## 13. Statistical Decision Theory

### 13.1 Preliminaries

**Decision theory** is a formal theory for comparing between statistical procedures.

In the language of decision theory, a estimator is sometimes called a **decision rule** and the possible values of the decision rule are called **actions**.

We shall measure the discrepancy between $\theta$ and $\hat{\theta}$ using a **loss function** $L(\theta, \hat{\theta})$.  Formally, $L$ maps $\Theta \times \Theta$ into $\mathbb{R}$.

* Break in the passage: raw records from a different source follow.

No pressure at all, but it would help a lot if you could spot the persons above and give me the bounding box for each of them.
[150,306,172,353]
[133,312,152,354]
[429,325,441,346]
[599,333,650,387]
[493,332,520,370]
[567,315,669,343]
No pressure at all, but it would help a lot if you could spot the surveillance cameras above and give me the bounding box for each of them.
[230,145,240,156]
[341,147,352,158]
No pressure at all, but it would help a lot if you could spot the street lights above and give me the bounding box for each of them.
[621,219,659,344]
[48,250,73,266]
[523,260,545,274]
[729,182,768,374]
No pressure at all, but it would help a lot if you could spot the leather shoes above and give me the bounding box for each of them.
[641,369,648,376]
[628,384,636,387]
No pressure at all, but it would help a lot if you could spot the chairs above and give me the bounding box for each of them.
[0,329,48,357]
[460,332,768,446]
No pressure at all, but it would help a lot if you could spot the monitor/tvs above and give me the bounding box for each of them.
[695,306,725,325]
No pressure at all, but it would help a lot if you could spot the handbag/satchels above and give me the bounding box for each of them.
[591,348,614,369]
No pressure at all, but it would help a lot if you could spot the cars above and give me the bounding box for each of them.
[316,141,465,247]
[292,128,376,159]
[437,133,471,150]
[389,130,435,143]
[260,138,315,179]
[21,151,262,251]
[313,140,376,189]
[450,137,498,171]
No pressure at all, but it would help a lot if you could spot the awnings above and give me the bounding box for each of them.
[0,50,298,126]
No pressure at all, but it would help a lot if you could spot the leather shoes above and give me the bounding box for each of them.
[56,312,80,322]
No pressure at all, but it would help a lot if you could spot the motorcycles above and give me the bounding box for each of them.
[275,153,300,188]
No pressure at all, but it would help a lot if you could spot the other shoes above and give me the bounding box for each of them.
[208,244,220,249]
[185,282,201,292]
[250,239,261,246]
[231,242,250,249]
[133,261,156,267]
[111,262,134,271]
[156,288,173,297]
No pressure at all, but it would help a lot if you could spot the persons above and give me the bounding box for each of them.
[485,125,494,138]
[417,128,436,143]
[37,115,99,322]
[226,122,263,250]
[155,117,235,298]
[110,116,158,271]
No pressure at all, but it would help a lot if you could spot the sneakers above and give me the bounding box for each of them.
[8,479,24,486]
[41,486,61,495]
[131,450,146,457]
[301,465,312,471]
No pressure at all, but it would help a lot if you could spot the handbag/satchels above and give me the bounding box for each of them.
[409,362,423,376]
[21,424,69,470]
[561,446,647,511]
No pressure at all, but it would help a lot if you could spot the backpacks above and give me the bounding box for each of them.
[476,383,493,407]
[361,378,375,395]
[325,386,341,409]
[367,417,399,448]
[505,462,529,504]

The **risk** of an estimator $\hat{\theta}$ is

$$ R(\theta, \hat{\theta}) = \mathbb{E}_\theta \left( L(\theta, \hat{\theta}) \right)
= \int L(\theta, \hat{\theta}(x)) f(x; \theta) dx$$

When the loss function is squared error, then the risk is just the mean squared error:

$$R(\theta, \hat{\theta}) = \mathbb{E}_\theta(\hat{\theta} - \theta)^2 = \text{MSE} = \mathbb{V}_\theta(\hat{\theta}) + \text{bias}_\theta^2(\hat{\theta})$$

In the rest of chapter, if the risk function is not specified, assume the loss function is the squared error.

### 13.2 Comparing Risk Functions

The **maximum risk** is

$$ \overline{R}(\hat{\theta}) = \sup_\theta R(\theta, \hat{\theta})$$

and the **Bayes risk** is

$$ r(\pi, \hat{\theta}) = \int R(\theta, \hat{\theta}) \pi(\theta) d\theta$$

where $\pi(\theta)$ is a prior for $\theta$.

An estimator that minimizes the maximum risk is called a **minimax rule**. Formally, $\hat{\theta}$ is minimax if

$$R(\theta, \hat{\theta}) = \inf_{\overline{\theta}} \sup_\theta R(\theta, \hat{\theta})$$

where the infimum is over all estimators $\overline{\theta}$.

A decision rule that minimizes the Bayes risk is called a **Bayes rule**. Formally, $\hat{\theta}$ is a Bayes rule for prior $\pi$ if

$$R(\theta, \hat{\theta}) = \inf_{\overline{\theta}} r(\pi, \overline{\theta})$$

where the infimum is over all estimators $\overline{\theta}$.

### 13.3 Bayes Estimators

Let $\pi$ be a prior.  From Bayes' theorem, the posterior density is

$$f(\theta | x) = \frac{f(x | \theta) \pi(\theta)}{m(x)} = \frac{f(x | \theta) \pi(\theta)}{\int f(x | \theta) \pi(\theta) d\theta} $$

where $m(x) = \int f(x, \theta) d\theta = \int f(x | \theta) \pi(\theta) d\theta$ is the **marginal distribution** of $X$.  Define the **posterior risk** of an estimator $\hat{\theta}(x)$ by

$$r(\hat{\theta} | x) = \int L(\theta, \hat{\theta}(x)) f(\theta | x) d\theta$$

**Theorem 13.8**.  The Bayes risk $r(\pi, \hat{\theta})$ satisfies

$$r(\pi, \hat{\theta}) = \int r(\hat{\theta} | x) m(x) dx$$

Let $\hat{\theta}(x)$ be the value of $\theta$ that minimizes $r(\hat{\theta} | x)$.  Then $\hat{\theta}$ is the Bayes estimator.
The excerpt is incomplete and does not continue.